A really good discussion on Zoom tonight on the subject of President Jimmy Carter between Jonathan Alter and Walter Isaacson, hosted by Politics and Prose. The discussion was in celebration of Alter’s new book His Very Best: Jimmy Carter a Life.
Interesting takeaways: Carter not a great president, but he was a consequential president. He was the greatest conservation president, knew about global warming in the 1970s, and if he had been re-elected he would have begun a climate change policy in the 1980s that was on the same level as the Paris Climate Agreement. He was a political failure, but was good at everything else. A Renaissance president. He had famous musicians appear at his rallies. Rosalynn is more politically astute of the two. Jimmy met Rosalynn when she was just 3 months old and apparently they wrote really steamy love letters to each other.. And sadly due to a fall last year and a Subdural Hematoma (I believe they said) Jimmy has lost his sight, so he listens to books on tape – such as His Very Best. However, Rosalynn is reading the book.
The official blurb:
Jonathan Alter tells the epic story of an enigmatic man of faith and his improbable journey from barefoot boy to global icon. Alter paints an intimate and surprising portrait of the only president since Thomas Jefferson who can fairly be called a Renaissance Man, a complex figure–ridiculed and later revered–with a piercing intelligence, prickly intensity, and biting wit beneath the patented smile.
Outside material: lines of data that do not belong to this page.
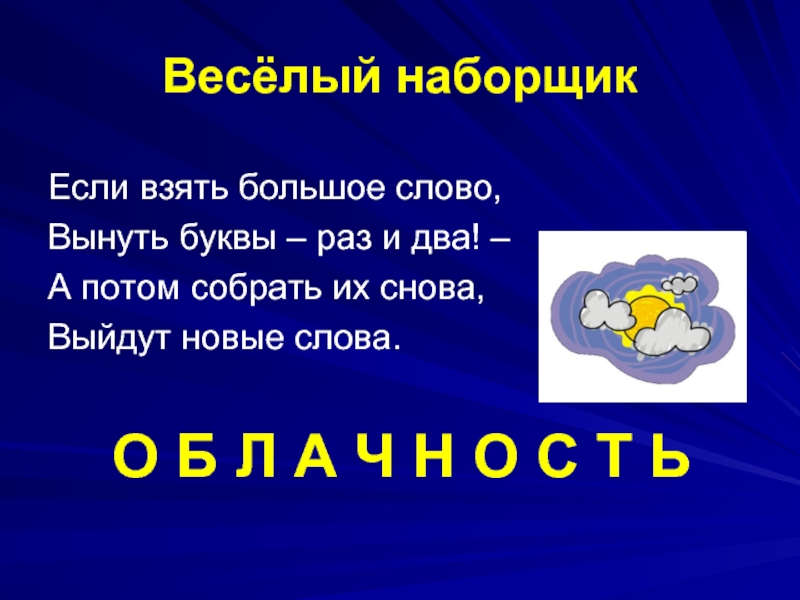 Весёлый наборщик

Если взять большое слово,
Вынуть буквы – раз и два! –
А потом собрать их снова,
Выйдут новые слова.

О Б Л А Ч Н О С Т Ь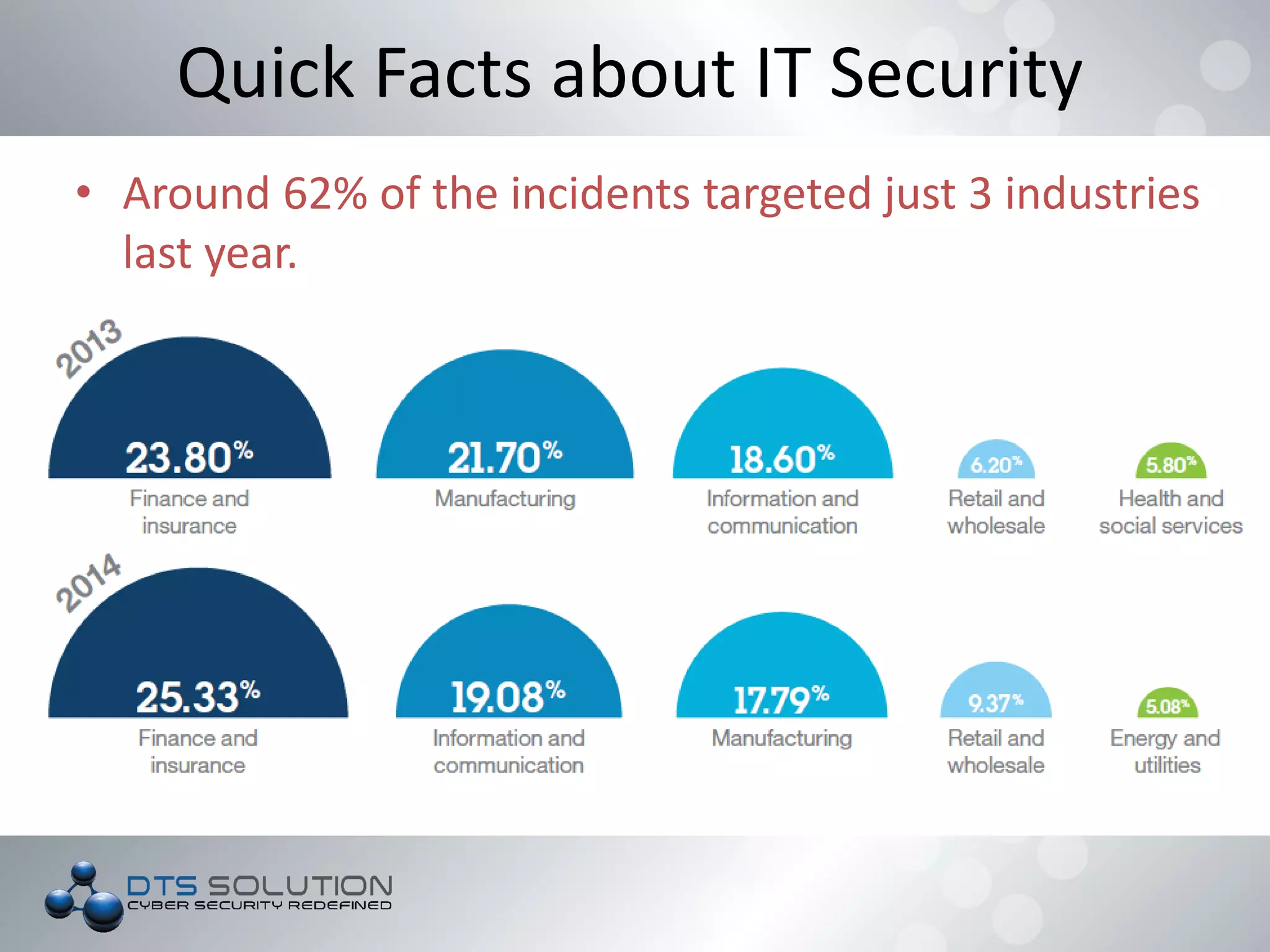 Quick Facts about IT Security

• Around 62% of the incidents targeted just 3 industries last year.

2013

23.80%
Finance and insurance

21.70%
Manufacturing

18.60%
Information and communication

6.20%
Retail and wholesale

5.80%
Health and social services

2014

25.33%
Finance and insurance

19.08%
Information and communication

17.79%
Manufacturing

9.37%
Retail and wholesale

5.08%
Energy and utilities

DTS SOLUTION
CYBER SECURITY REDEFINED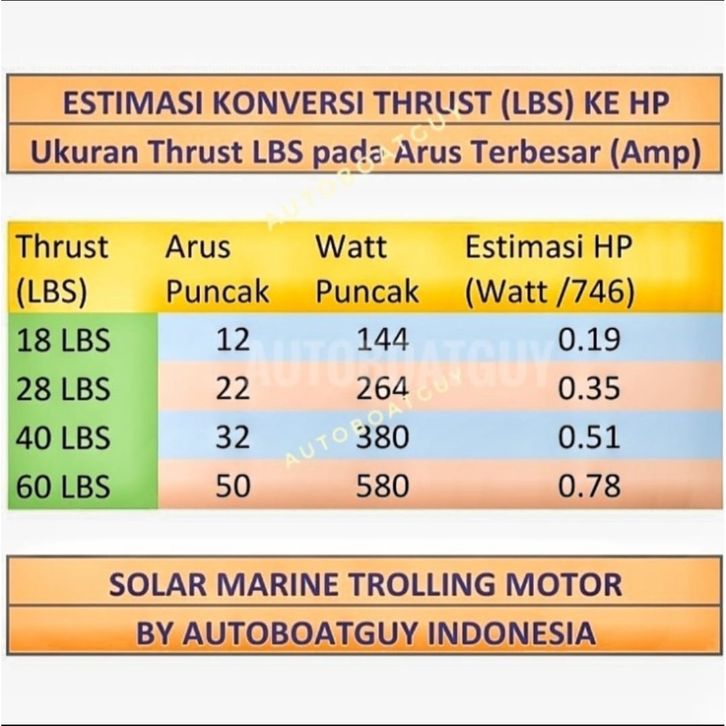 ESTIMASI KONVERSI THRUST (LBS) KE HP

Ukuran Thrust LBS pada Arus Terbesar (Amp)

AUTOBOATGUY

| Thrust (LBS) | Arus Puncak | Watt Puncak | Estimasi HP (Watt /746) |
|---|---|---|---|
| 18 LBS | 12 | 144 | 0.19 |
| 28 LBS | 22 | 264 | 0.35 |
| 40 LBS | 32 | 380 | 0.51 |
| 60 LBS | 50 | 580 | 0.78 |

AUTOBOATGUY

AUTOBOATGUY

SOLAR MARINE TROLLING MOTOR

BY AUTOBOATGUY INDONESIA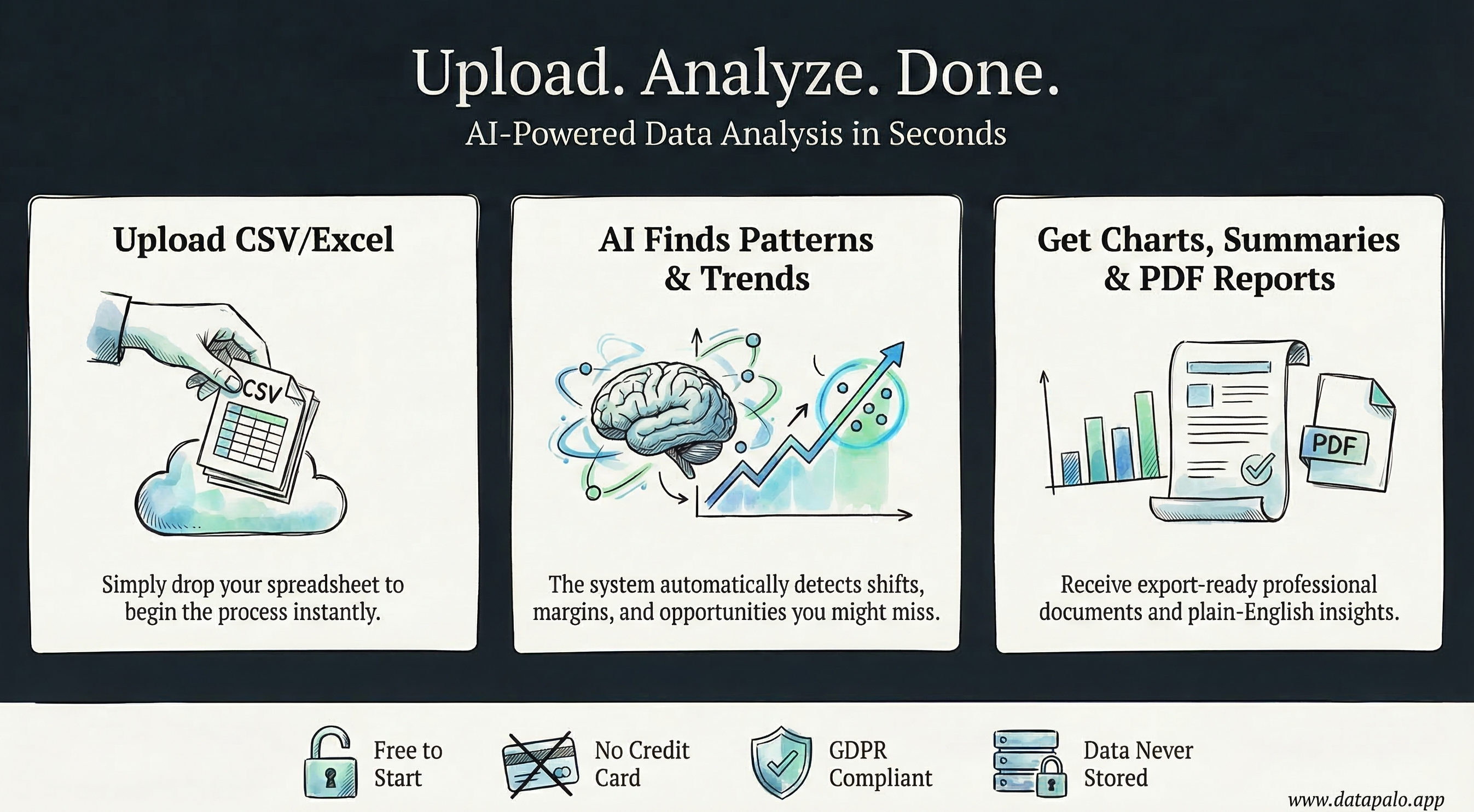 Upload. Analyze. Done.

AI-Powered Data Analysis in Seconds

Upload CSV/Excel

CSV

Simply drop your spreadsheet to begin the process instantly.

AI Finds Patterns & Trends

The system automatically detects shifts, margins, and opportunities you might miss.

Get Charts, Summaries & PDF Reports

PDF

Receive export-ready professional documents and plain-English insights.

Free to Start

No Credit Card

GDPR Compliant

Data Never Stored

www.datapalo.app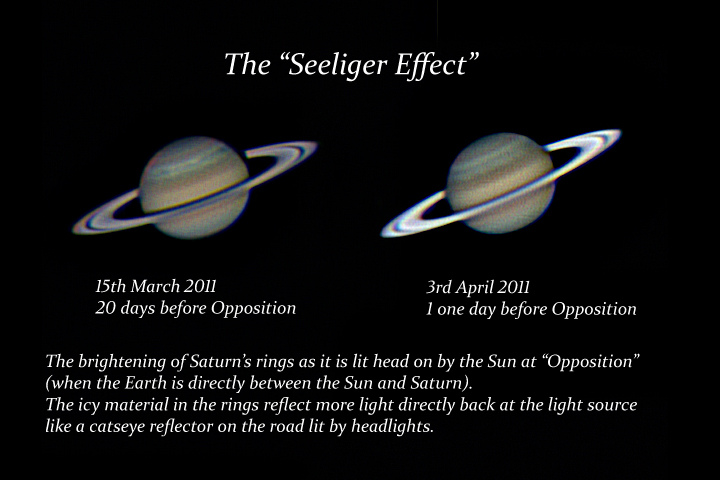 The “Seeliger Effect”

15th March 2011
20 days before Opposition

3rd April 2011
1 one day before Opposition

The brightening of Saturn’s rings as it is lit head on by the Sun at “Opposition” (when the Earth is directly between the Sun and Saturn).
The icy material in the rings reflect more light directly back at the light source like a catseye reflector on the road lit by headlights.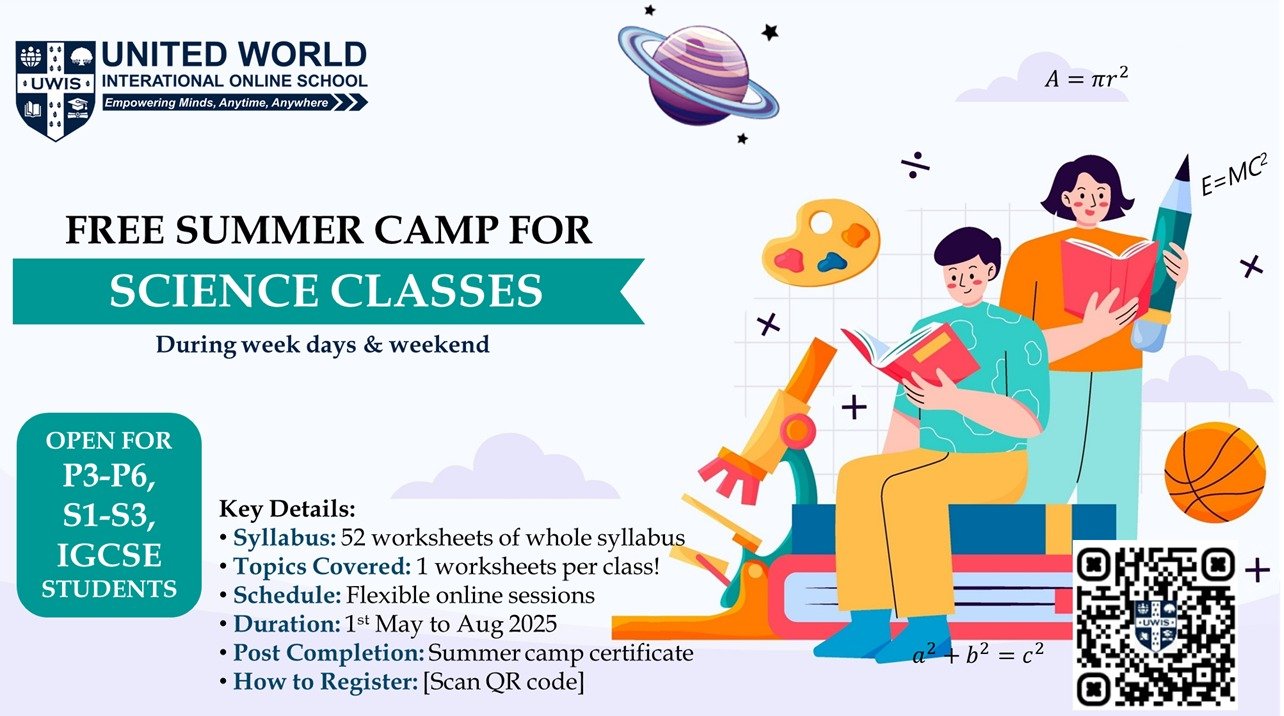 UWIS

UNITED WORLD
INTERNATIONAL ONLINE SCHOOL
Empowering Minds, Anytime, Anywhere

$A = \pi r^2$

$E=MC^2$

FREE SUMMER CAMP FOR
SCIENCE CLASSES
During week days & weekend

OPEN FOR
P3-P6,
S1-S3,
IGCSE
STUDENTS

Key Details:
• Syllabus: 52 worksheets of whole syllabus
• Topics Covered: 1 worksheets per class!
• Schedule: Flexible online sessions
• Duration: 1st May to Aug 2025
• Post Completion: Summer camp certificate
• How to Register: [Scan QR code]

$a^2 + b^2 = c^2$

UWIS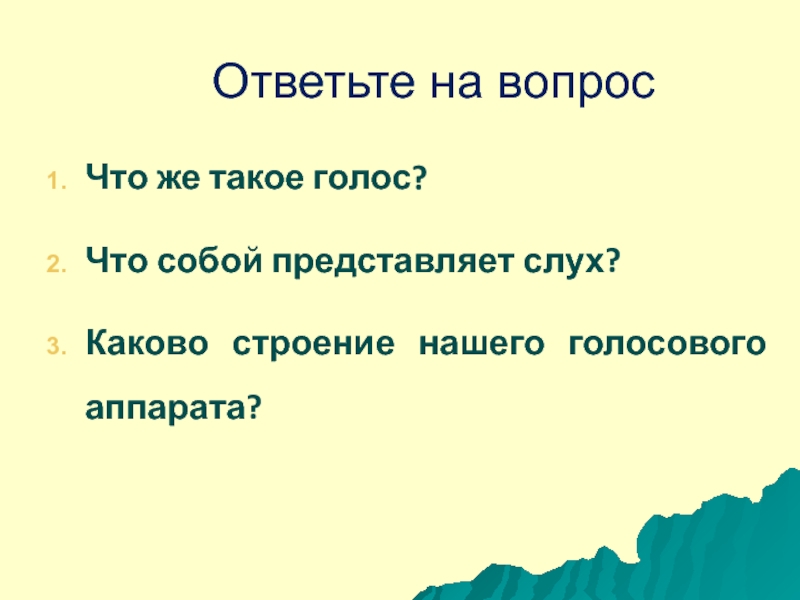 Ответьте на вопрос

1. Что же такое голос?

2. Что собой представляет слух?

3. Каково строение нашего голосового аппарата?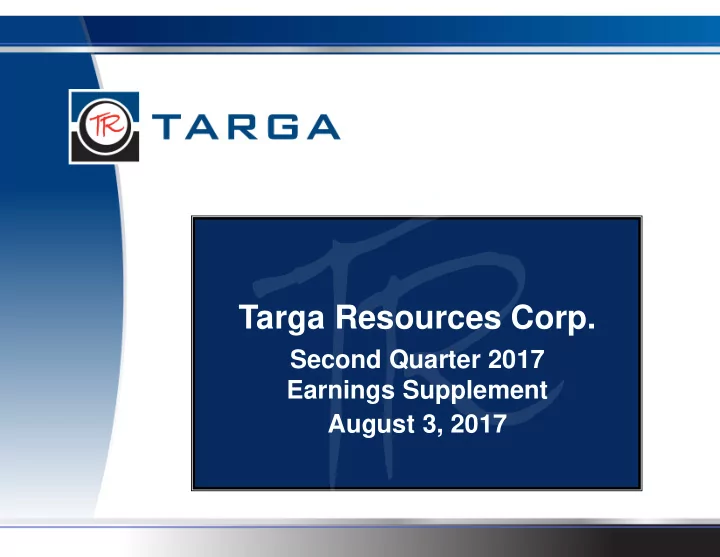 TR TARGA

Targa Resources Corp.

Second Quarter 2017 Earnings Supplement

August 3, 2017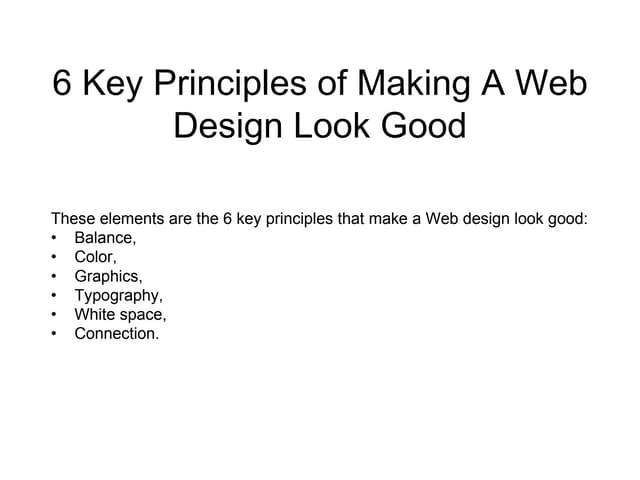 6 Key Principles of Making A Web Design Look Good

These elements are the 6 key principles that make a Web design look good:
• Balance,
• Color,
• Graphics,
• Typography,
• White space,
• Connection.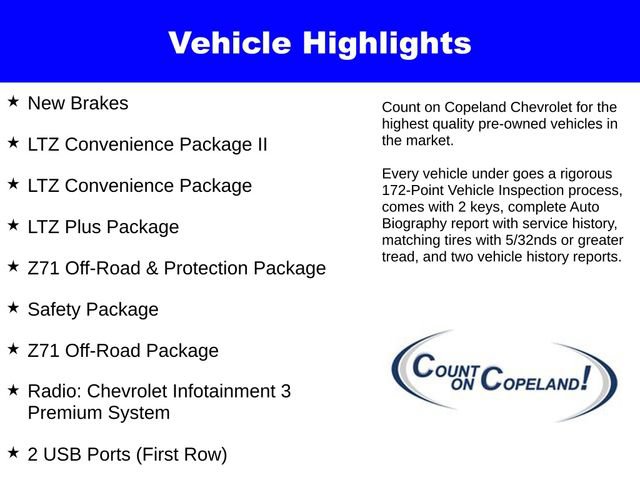 Vehicle Highlights

★ New Brakes

★ LTZ Convenience Package II

★ LTZ Convenience Package

★ LTZ Plus Package

★ Z71 Off-Road & Protection Package

★ Safety Package

★ Z71 Off-Road Package

★ Radio: Chevrolet Infotainment 3 Premium System

★ 2 USB Ports (First Row)

Count on Copeland Chevrolet for the highest quality pre-owned vehicles in the market.

Every vehicle under goes a rigorous 172-Point Vehicle Inspection process, comes with 2 keys, complete Auto Biography report with service history, matching tires with 5/32nds or greater tread, and two vehicle history reports.

COUNT ON COPELAND!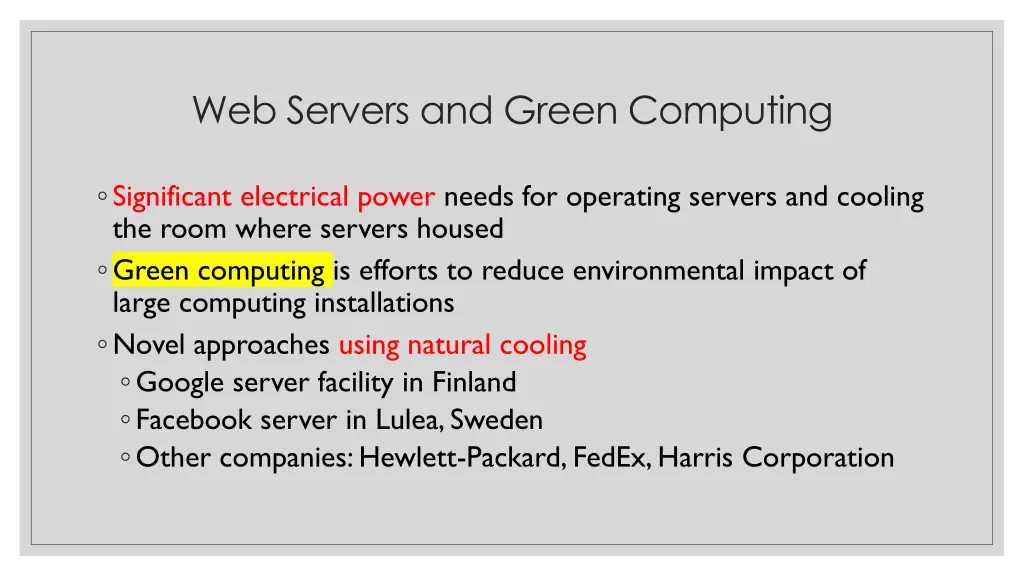 Web Servers and Green Computing

◦ Significant electrical power needs for operating servers and cooling the room where servers housed

◦ Green computing is efforts to reduce environmental impact of large computing installations

◦ Novel approaches using natural cooling
  ◦ Google server facility in Finland
  ◦ Facebook server in Lulea, Sweden
  ◦ Other companies: Hewlett-Packard, FedEx, Harris Corporation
Here is a moral exemplar for our times, a flawed but underrated president of decency and vision who was committed to telling the truth to the American people.
Growing up in one of the meanest counties in the Jim Crow South, Carter is the only American president who essentially lived in three centuries: his early life on the farm in the 1920s without electricity or running water might as well have been in the nineteenth; his presidency put him at the center of major events in the twentieth; and his efforts on conflict resolution and global health set him on the cutting edge of the challenges of the twenty-first.
Jonathan Alter is an award-winning historian, columnist and documentary filmmaker. An MSNBC political analyst and former senior editor at Newsweek, he is the author of three New York Times bestsellers: The Center Holds: Obama and His Enemies; The Promise: President Obama, Year One; and The Defining Moment: FDR’s Hundred Days and the Triumph of Hope.
Walter Isaacson, a professor of history at Tulane, has been CEO of the Aspen Institute, chair of CNN, and editor of Time. He is the author of Leonardo da Vinci; The Innovators; Steve Jobs; Einstein: His Life and Universe; Benjamin Franklin: An American Life; and Kissinger: A Biography, and the coauthor of The Wise Men: Six Friends and the World They Made.